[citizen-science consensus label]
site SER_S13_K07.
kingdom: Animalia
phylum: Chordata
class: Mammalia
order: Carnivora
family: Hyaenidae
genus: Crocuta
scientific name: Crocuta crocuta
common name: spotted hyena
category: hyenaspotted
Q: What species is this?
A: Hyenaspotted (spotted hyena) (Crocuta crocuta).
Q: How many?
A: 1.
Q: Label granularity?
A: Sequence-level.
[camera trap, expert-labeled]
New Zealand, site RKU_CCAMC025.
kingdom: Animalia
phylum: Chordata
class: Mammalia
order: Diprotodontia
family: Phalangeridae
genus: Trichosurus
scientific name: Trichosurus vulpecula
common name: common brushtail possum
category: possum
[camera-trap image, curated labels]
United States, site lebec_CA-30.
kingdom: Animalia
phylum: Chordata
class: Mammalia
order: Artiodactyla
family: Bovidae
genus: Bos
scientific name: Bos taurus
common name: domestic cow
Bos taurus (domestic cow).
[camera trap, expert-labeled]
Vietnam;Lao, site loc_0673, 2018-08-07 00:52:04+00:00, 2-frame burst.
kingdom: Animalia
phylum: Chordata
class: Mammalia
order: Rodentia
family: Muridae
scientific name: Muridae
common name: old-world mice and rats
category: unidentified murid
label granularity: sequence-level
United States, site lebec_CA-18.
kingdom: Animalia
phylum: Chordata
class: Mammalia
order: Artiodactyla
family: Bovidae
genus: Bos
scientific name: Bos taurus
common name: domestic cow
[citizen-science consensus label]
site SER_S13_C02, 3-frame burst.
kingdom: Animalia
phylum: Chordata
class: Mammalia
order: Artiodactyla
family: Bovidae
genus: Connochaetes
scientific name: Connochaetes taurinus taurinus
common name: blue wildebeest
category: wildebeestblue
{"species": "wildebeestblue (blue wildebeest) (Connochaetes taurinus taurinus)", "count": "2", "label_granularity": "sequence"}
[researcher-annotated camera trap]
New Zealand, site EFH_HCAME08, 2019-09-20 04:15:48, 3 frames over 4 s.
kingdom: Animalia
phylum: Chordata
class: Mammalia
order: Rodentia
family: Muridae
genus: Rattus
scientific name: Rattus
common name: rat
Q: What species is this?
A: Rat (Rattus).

--*--

◆ ACTION ITEM
Among the records, find every line holding the word "wildebeestblue" and copy it.

◆ WRITTEN ANSWER
category: wildebeestblue
{"species": "wildebeestblue (blue wildebeest) (Connochaetes taurinus taurinus)", "count": "2", "label_granularity": "sequence"}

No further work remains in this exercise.